┌─ RECORDED DATA
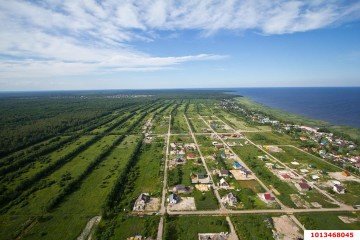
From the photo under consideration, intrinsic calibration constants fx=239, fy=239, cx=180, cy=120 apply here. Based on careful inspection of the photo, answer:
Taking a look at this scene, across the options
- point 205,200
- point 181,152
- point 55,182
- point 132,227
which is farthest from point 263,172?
point 55,182

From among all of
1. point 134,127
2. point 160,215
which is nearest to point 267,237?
point 160,215

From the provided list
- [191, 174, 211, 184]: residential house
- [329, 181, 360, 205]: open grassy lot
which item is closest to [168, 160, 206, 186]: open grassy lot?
└─
→ **YOUR GOAL**
Rewrite all of the material above, substituting "empty grass field" for every occurrence of "open grassy lot", leaving everything else unchanged and the pictures out.

→ **WRITTEN SOLUTION**
From the photo under consideration, intrinsic calibration constants fx=239, fy=239, cx=180, cy=120 apply here. Based on careful inspection of the photo, answer:
Taking a look at this scene, across the options
- point 205,200
- point 181,152
- point 55,182
- point 132,227
which is farthest from point 263,172?
point 55,182

From among all of
1. point 134,127
2. point 160,215
which is nearest to point 267,237?
point 160,215

From the provided list
- [191, 174, 211, 184]: residential house
- [329, 181, 360, 205]: empty grass field
which item is closest to [168, 160, 206, 186]: empty grass field?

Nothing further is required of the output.